I'll see if I can reduce or fix the degradation by having it restore the start image for each subgraph before running it.
new version should fix quality issues, but due to MMAudio I had to cut some nodes
@TheGeekyGhost This guy figured it out, at the end of the video. Seamless transitions, no degradation. The solution is super confusing, the workflow is free, if we could just extract the solution into a much more simple workflow without the loops. We're soooooo close to solving it.
@mmrabati2154 thanks for this link. From what I understand, it re-uses the last 5 frames from the previous video to maintain consistency, among other things (using VACE + InP + Pusa loras). I downloaded that guys workflow and managed to fix the missing nodes. Downloaded the required loras. Now downloading the huge ass .gguf models theyre 18.7 Gigs each. (and the non-ggufs are like double that so I pass on those). I hope it runs on my 12Gb. As it is, there is no node for loading a character lora, will have to adress this later.
@randomchatter1234776 If you get node validation errors disable the autoCastPatch in ComfyUI_ezXY
@randomchatter1234776 how its going?
The first long I2V workflow that worked out of the box for me, simple and effective! I don't recommend going beyong 4 iterations as consistency falls dramatically
Try the new one, I added color match, some quality preservation, and MMAudio.
How easy is it to alter to use GGUF models?
Should be hard at all, just swapping out some loaders and the models. They're in the same subgraphs so if you change things out in the model subgraphs it will be set for all the other subgraphs already. No need to reconnect everything, just swap them out inside the subgraph
I stopped long clip generations as the quality degrades very fast and color shift inredibly bad. If this will be fixed in WAN, it will become great.
I've added color correction and some other things to prevent this in the new version with MMAudio.

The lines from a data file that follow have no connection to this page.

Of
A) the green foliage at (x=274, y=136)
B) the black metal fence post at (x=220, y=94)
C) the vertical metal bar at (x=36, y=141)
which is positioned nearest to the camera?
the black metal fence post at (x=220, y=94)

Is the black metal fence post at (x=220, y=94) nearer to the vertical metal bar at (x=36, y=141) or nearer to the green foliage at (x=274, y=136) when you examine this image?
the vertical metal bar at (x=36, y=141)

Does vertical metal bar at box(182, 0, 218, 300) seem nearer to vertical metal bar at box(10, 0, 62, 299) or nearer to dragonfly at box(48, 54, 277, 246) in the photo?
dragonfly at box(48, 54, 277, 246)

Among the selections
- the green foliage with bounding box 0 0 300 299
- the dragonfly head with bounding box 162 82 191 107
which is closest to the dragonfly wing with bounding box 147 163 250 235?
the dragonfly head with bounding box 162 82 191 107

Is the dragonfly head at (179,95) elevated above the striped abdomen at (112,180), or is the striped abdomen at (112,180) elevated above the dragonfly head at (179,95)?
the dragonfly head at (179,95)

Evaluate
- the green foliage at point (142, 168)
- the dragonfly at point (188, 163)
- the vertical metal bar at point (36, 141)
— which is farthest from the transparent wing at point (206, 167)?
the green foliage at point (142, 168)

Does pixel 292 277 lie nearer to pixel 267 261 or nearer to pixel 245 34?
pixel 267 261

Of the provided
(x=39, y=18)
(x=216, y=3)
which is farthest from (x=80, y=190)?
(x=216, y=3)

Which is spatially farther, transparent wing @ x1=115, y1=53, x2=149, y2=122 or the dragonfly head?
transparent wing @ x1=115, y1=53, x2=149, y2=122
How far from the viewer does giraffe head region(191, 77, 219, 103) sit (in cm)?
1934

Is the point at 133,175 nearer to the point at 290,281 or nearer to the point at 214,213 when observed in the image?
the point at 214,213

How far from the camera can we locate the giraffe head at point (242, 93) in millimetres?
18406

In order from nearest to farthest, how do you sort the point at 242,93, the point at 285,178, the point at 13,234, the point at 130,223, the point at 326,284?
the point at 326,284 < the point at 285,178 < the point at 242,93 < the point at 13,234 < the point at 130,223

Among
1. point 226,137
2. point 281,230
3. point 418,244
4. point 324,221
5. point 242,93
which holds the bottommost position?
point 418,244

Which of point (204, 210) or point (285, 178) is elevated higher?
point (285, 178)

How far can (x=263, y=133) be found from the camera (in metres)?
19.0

I think they fix some of these issues in 2.5 Cant wait till it comes out
@randomchatter1234776 I think new Wan models since 2.5 onward will not fit in consumer GPU VRAM for hobby local generation unless using very low quants, but we will see.
hi Geeky Ghost,
Thanks. This is simple and fully functionally
SDKtertiaire2
My low-spec machine (Ryzen 5 2600, RTX 3060Ti 8GB, 16GB RAM) handles this workflow quite well. The image-to-video process for a 7-second clip 480p takes around 700+ seconds, which isn't too bad. I use it for making fun little videos. However, the final group of nodes connected to the audio is not working. I'm not sure what the cause is. Overall, it's a good workflow.
This works great. I replaced the FP8 model with the WAN 2.2 Enhanced NSFW | Camera Prompt Adherence (Lightning Edition) I2V Q6 model and removed the LoRAs. The quality is excellent for continuous generation, and it runs very fast on my 4070 Ti with Sage Attention. The workflow is easy to understand, compact, and aesthetically pleasing.
The MMAudio part doesnt start for me tho, the generation stops at the third subgraph. Tried to fix it but I started using another workflow for the mmaudio instead.
Thanks, man.
Works and runs really fast for me! But there seems to be a major flaw, well for me atleast, after the first 5-10seconds of the video, it will become extremely cgi/animated and does not look anything like the initial realistic image I load.
Not sure why?? I am using wan 2.2 14b fp8 model. All the other longvideo workflows don't do this.